On June 18, a representative from the Bahrain Centre for Human Rights delivered an oral intervention on behalf of ADHRB and other NGOs at the 29th session of the United Nations Human Rights Council in Geneva, 2015. click on the youtube video below to watch and listen to the full intervention, or scroll down to read the full text of the intervention.
The Alsalam Foundation together with Americans for Democracy & Human Rights in Bahrain, the Bahrain Center for Human Rights and the Bahrain Institute for Rights and Democracy would like to thank the Rapporteur for his report and for his work in advancing the universal human right to education.
The Vienna Declaration and Programme of Action considers education as an essential tool for achieving sustainability in all nations. Meanwhile, Article 28 of the Convention on the Rights of the Child mandates that States make primary education compulsory for all children and secondary education “available and accessible to every child.” Unfortunately, States often ignore these international standards, and continue to deprive their youth prisoners of their fundamental right to education.
For example, authorities in Bahrain’s Jau Prison regularly deny child and youth inmates serving arbitrary political sentences access to education. In 2013 and 2014, Jau Prison authorities prohibited arbitrary detainee Sayed Qassim, a grade 9 student, from studying. As a result, Sayed Qassim failed his courses, and can no longer register for school. Additionally, Sayed Adnan Sayed Majeed al-Khabbaz had to forfeit his education altogether due to alleged miscommunications between Jau Prison and the Ministry of Education.
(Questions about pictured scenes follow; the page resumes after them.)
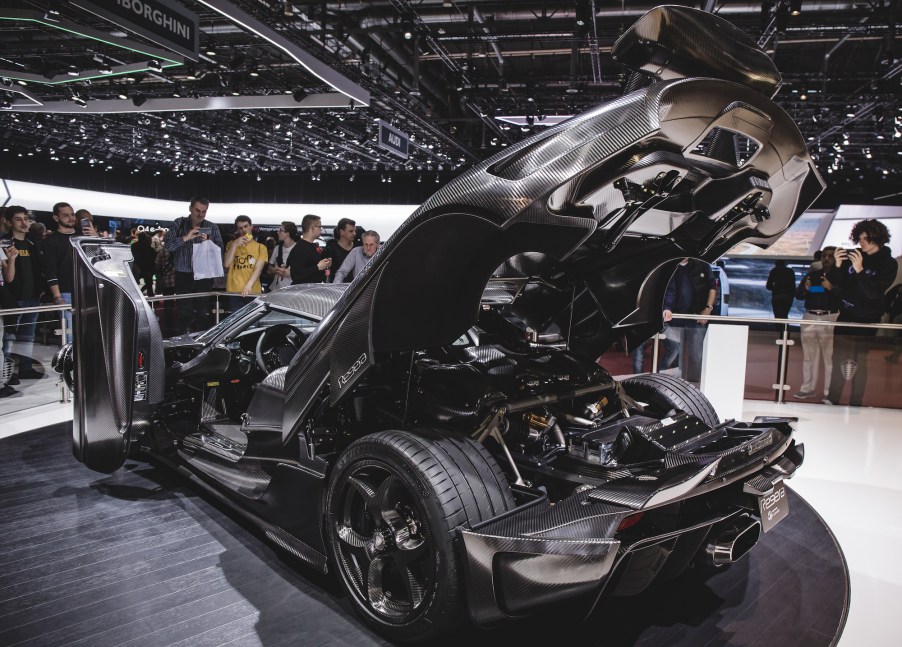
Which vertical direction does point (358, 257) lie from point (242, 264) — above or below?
above

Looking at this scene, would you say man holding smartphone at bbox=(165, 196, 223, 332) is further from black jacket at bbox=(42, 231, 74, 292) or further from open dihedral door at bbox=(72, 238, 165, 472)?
open dihedral door at bbox=(72, 238, 165, 472)

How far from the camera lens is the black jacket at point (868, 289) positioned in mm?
6438

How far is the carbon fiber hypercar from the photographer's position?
1880mm

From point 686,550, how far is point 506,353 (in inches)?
49.7

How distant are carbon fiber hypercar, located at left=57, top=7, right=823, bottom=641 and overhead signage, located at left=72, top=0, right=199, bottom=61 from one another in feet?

Sayed Qassim and Sayed Adnan’s treatment are emblematic of how Jau Prison authorities deprive incarcerated youth of their fundamental right to an education.
International human rights law binds all States and their agents, including prison authorities. As States like Bahrain fail to fully implement the VDPA and CRC’s requirements for child education, we invite the Rapporteur to comment on the need for education programs in prisons, and ask him to provide recommendations that States may immediately implement towards the education of incarcerated youth.